The University’s new Medieval Film Club was kickstarted by the screening of The Little Hours. The film is a loose adaptation of the first and second stories of day three of Giovanni Boccaccio’s The Decameron. Unlike most films set in the medieval era, The Little Hours is humorous, irreverent, and sometimes downright inappropriate. Overall, the film, dinner, and commentary by Dr. Ingrid Rembold and Dr. Charles Insley marked a successful start to the club.
Dr. Ingrid Rembold is a lecturer in medieval history at the University of Manchester with a primary focus on the Carolingian Empire. I spoke to her about her experience getting the club off the ground.
What gave you the idea to start this club?
Philosophy ran a film club last year, and it seemed like it was well-received by students. I thought it would be a good way to build up a sense of cohort around the module. I also hoped that it would help interesting conversations around medievalism, the misappropriation and interpretation, and the reception of the medieval world today.

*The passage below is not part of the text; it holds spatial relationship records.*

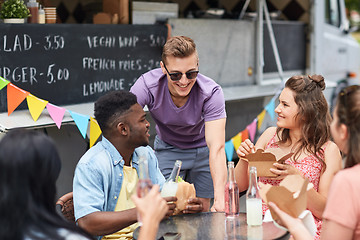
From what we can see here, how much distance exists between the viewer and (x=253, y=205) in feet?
8.29

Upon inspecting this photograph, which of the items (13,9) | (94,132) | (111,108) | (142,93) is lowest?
(94,132)

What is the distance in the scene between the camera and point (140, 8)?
5445mm

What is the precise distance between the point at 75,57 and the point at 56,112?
2.90 feet

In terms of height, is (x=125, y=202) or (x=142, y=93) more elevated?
(x=142, y=93)

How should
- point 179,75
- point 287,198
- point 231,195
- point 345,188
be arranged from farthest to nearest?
point 179,75
point 231,195
point 287,198
point 345,188

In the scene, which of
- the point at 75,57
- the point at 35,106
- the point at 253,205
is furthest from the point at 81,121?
the point at 253,205

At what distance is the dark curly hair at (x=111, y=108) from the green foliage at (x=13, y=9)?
6.42ft

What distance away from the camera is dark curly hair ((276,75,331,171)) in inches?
126

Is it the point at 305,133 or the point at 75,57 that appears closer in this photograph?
the point at 305,133

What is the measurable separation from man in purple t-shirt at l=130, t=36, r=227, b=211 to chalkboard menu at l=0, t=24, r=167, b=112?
110 cm

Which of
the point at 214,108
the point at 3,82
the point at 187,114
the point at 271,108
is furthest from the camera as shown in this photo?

One of the things that I love teaching about the medieval world is that almost all students come in having never studied the medieval past before. This means that you are really starting from a blank slate, in the medieval world, most people come in without any preconceptions.
The exception is those that are derived from popular culture, so students are not coming in having been formally taught in medieval material for the most part. The medieval world does play a large part in pop culture today, often in ways that diverge quite dramatically from that past. It can be interesting to problematize that head-on.
Why did you settle on The Little Hours as the first film screening?
It is a comedy which is unusual in terms of medieval films. It captures something about medieval discourse as it is based on a medieval source. So much of the medieval past is centered on war, violence, and death. It is nice to start on a different descending note which can serve to capture more of the wider medieval experience. Certainly, conflict tends to leave more of a record than peace. Our sources and historians often privilege conflict as well. Conflict is certainly not the sum total of medieval experience.
On a more logistical note, it links well with gender and power. The film is more of a reflection on medieval entertainment than medieval society as a whole. It does really go into some sexualised discourse that is applied to the period in general. Often women in power are judged according to their sexual behaviour, which applies to the same discourse we see in the film about entertainment being very much built around sexualised jokes and innuendos.
Do you think fair depiction is given to the medieval world in films? Or do you think it is misappropriated?
It is much more weighted toward conflict and violence. Of course, this was a feature of the medieval world but not the only feature of it. There is also a tendency to use the medieval past to be self-congratulatory to our own society. We often see in films characters being broken down into obvious ‘goodies v baddies’ and the ‘goodies’ are ones who hold the same kind of values we do today in the modern secular study.
This is not to say I disagree with these values but it can end up leaning towards some sort of complacent towards our own society if we are drawing out people who seem the most modern and progressive according to our own values and singling out the upright more actors in these films compared to the backward medieval counterpart. Firstly, this does not lead to sophisticated plotting or character development. Secondly, it is a reductionist about the different ways in which societies can construct moral systems.
What do you think should be the focal point of films set in the medieval world?
I would love for films to move beyond simply warfare. In my teachings, something I want to convey is the shared humanity in the medieval world and how they operated under quite different social and cultural values. Medieval films are really simplistic in handling cultural differences between the medieval world and our own.
Leaning into some of these differences and exploring morality along less black-and-white lines and in ways that are less self-congratulatory about the present could be really interesting. Although that may not necessarily scream Hollywood feature.
Is there a particular medieval aspect you wish there was a film on?
I would love for there to be a film about Einhard. Einhard was the biographer of Charlemagne. He was also a craftsman, architect, and prominent statesman, wrote lots of letters, founded monasteries, translated relics, and wrote a narrative about it that told an account of angry villagers chasing the translators with pitchforks.
Beyond all of this, through his letters, we have an interesting insight into his personal experiences. He was widowed and recounted in vivid detail his experience of bereavement that leaves this wonderful image of interiority that we don’t get very often from the middle ages. He is overall a really fascinating figure.
Do inaccuracies about the medieval world in films ever bother you?
Yes and no. My work focuses on Carolingian Europe which basically does not feature in films at all. When I see films with inaccuracies they are not on topics that I work on myself. There is a film on the Carolingians which is called Pippin which is entirely inaccurate and bothered me.
In general, I am less bothered by what we think of as factual mistakes and more with approaches that flatten out the complexities of the world and reduce it to a caricature that can be very complacent in our own world today.
The Medieval Film Club is open to first-year history students on the ‘Introduction to the Medieval World’ course.